Apparente filo conduttore è il tema della seduzione, declinato nella forma della donna adescatrice e dell’uomo che subisce. Dico apparente perché, a una lettura più approfondita, viene fuori che Boito (architetto, studioso e insegnante d’architettura) più che interessato alla letteratura in senso stretto, è interessato alla modernità: anzi, a una delle principali forme in cui essa si manifesta. 

Se la seduzione è, infatti, una delle modalità rituali con cui gli esseri umani si mettono in gioco, la sfida è forse il tratto principale che siamo soliti collegare alla nascita del mondo contemporaneo. Sfida a sé stessi, agli altri, alla natura: a volte fino a un punto estremo.

Lo mostra bene Balzac: la moderna narrativa è legata al soggetto come individuo, alla libertà di scelta, al rischio, anche economico: fa niente se poi la scelta non è poi mai davvero libera.  

Inevitabile che lo sfondo su cui molti dei personaggi boitiani si muovono sia quello cittadino. Quando si spostano, in montagna (Macchia grigia), aspettando un treno (Meno di un giorno), in una piccola comunità (Santuario), il loro modo di guardare resta lo stesso: quel misto di sicurezza e ostentazione (tipico degli insicuri) di chi è cresciuto in una città.  

C’è anche chi (il protagonista di Vade retro, Satana) avendo come orizzonte quello di una piccola comunità, sottovaluta il pericolo di quelli e quelle che, dalla città, vengono.

Letteratura come indagine sulla modernità, quindi: e sul rischio che corre l’individuo, in particolare. Se ci sono volte in cui tornare indietro è possibile (accade al protagonista de Il collare di Budda), e quella che resta è solo una gran paura, ce ne sono altre in cui si paga con la vita (pensiamo a Ruz, il protagonista di Senso).  

Sfide, rischi, individualismo, ricadute su chi ci sta accanto.  Il linguaggio di Boito è piano, senza scosse, definito da qualcuno «medioborghese».    

Prendiamo Senso, il racconto più famoso della raccolta. 

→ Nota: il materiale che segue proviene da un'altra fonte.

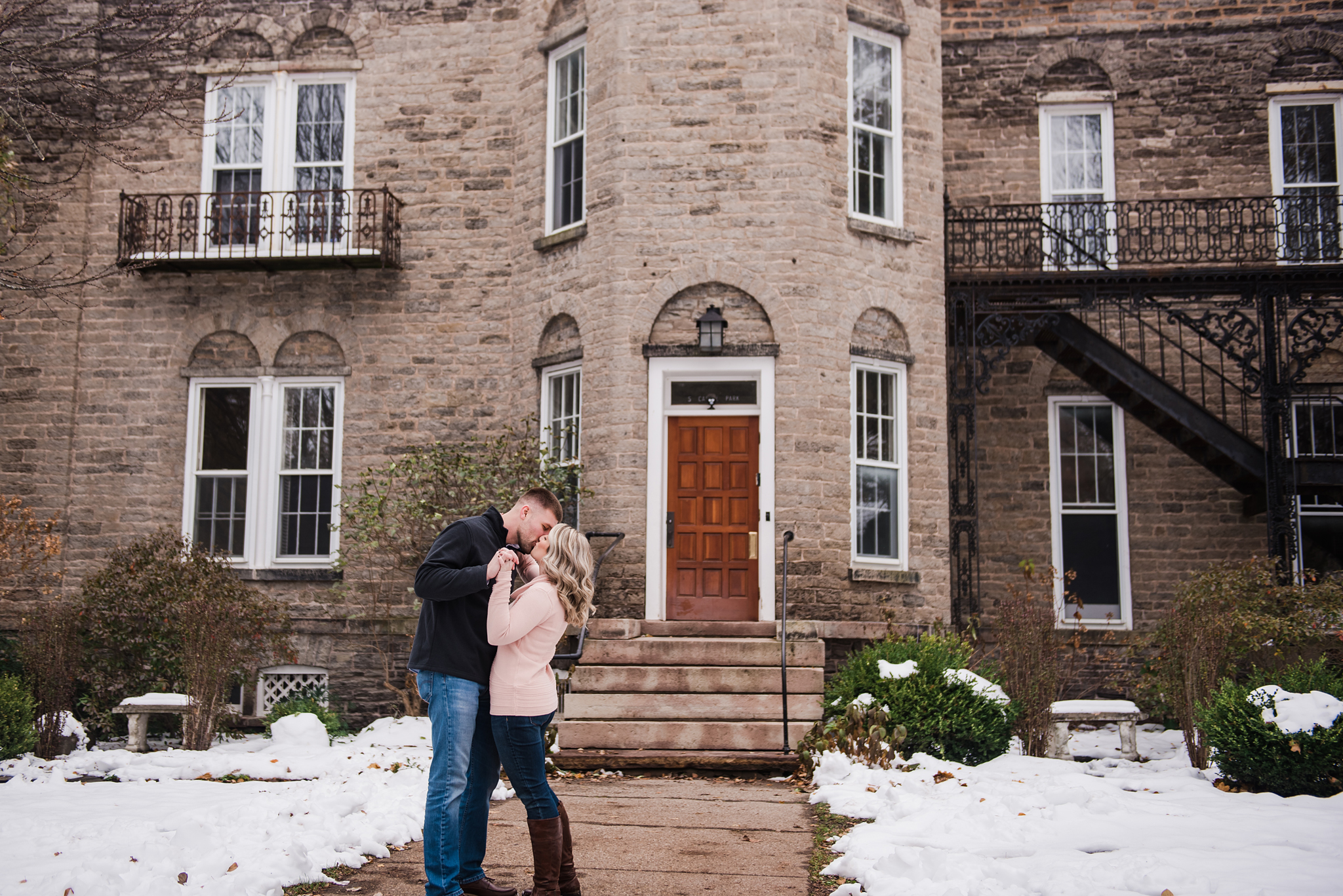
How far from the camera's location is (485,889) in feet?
16.0

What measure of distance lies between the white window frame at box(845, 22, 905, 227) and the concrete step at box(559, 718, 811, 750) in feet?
18.7

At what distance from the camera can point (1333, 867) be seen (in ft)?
17.5

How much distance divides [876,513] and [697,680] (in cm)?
A: 327

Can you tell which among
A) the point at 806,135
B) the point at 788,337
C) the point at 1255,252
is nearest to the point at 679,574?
the point at 788,337

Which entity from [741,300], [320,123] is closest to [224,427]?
[320,123]

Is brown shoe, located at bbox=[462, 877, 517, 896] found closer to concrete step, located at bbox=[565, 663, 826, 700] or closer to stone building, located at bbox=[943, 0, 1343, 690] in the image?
concrete step, located at bbox=[565, 663, 826, 700]

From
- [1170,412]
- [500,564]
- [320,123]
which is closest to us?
[500,564]

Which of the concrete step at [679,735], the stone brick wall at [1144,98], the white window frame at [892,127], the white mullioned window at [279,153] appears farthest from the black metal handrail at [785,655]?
the white mullioned window at [279,153]

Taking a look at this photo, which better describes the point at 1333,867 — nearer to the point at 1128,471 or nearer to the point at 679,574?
the point at 679,574

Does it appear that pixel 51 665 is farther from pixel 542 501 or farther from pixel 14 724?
pixel 542 501

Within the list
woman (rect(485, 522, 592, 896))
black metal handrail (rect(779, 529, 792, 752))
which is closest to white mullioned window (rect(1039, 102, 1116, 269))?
black metal handrail (rect(779, 529, 792, 752))

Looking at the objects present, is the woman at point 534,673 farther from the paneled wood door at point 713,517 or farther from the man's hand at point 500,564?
the paneled wood door at point 713,517

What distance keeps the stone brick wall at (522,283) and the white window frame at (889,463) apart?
0.12 metres

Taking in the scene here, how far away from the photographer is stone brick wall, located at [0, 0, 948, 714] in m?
11.6
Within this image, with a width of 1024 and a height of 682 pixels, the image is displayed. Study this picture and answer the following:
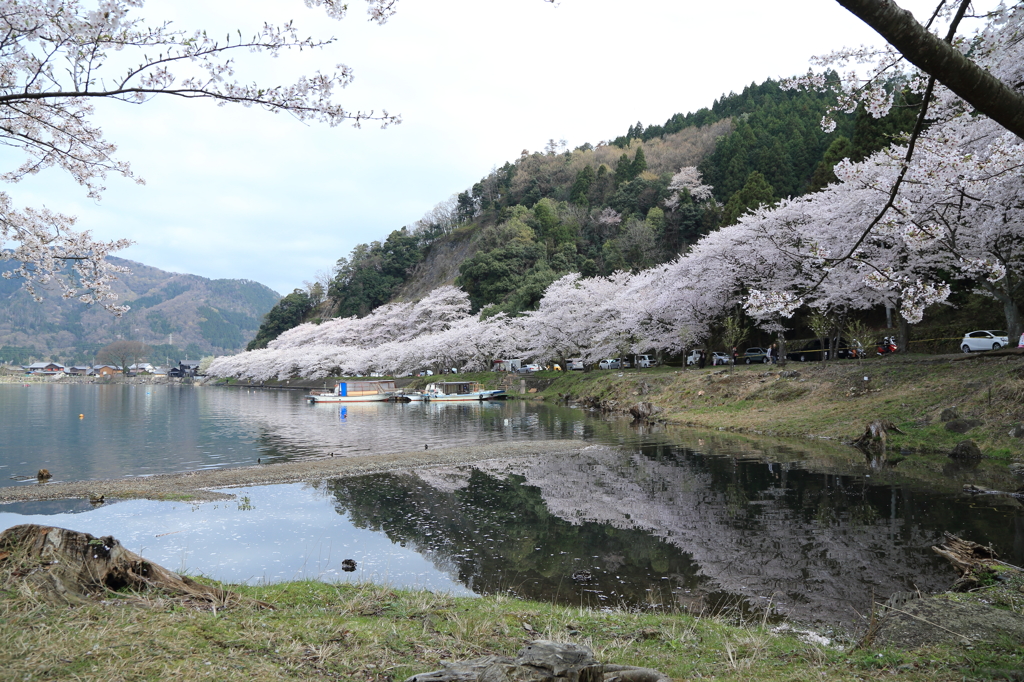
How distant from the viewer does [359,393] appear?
193 feet

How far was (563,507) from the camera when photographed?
46.0ft

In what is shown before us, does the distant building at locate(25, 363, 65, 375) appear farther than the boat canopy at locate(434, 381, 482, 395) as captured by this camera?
Yes

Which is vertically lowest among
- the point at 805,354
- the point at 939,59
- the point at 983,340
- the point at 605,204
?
the point at 805,354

Come sappiamo, la contessa Serpieri ci tiene a descriversi come un esempio di donna forte, indomabile, un po’ perfida (così facendo tutti pensiamo che sia lei, la sola responsabile della morte di Ruz), se non che il tenente, col suo ostentato disinteresse per l’Arma, il pubblico disprezzo per tutto ciò che riguarda gli altri e le altre, si autocandida a perfetto bersaglio per incidenti di qualsiasi tipo, e forse sarebbe morto lo stesso.  

Autocandidatura anche per il protagonista de Il collare di Budda: col suo vizio che riguarda la strada e tutto ciò che la strada di bello e di brutto nasconde. Due sguardi che si incrociano in una via, in queste storie, sono spesso l’inizio di una tragedia: e la calma della, e nella, relazione esiste solo nell’immaginazione dei personaggi (pensiamo al protagonista di Meno di un giorno: aspetta il treno, dalla città, per incontrare l’amante, una donna sposata, ma dopo qualche ora non tiene ad altro che a rimanere solo).  Forse solo la natura, il mare, la pietra, e meglio ancora se sotto forma di dipinti, opere d’arte, di bei palazzi veneziani, possono regalare agli esseri umani un po’ di calma: un bagno nella Laguna da soli (come è in Quattr’ore al Lido: bellissimo), una passeggiata, di notte, nelle calli di Venezia, o in montagna: tutto col desiderio, ma anche la paura, di incontrare qualcuno che si mostri interessato a noi, che ci faccia una domanda. 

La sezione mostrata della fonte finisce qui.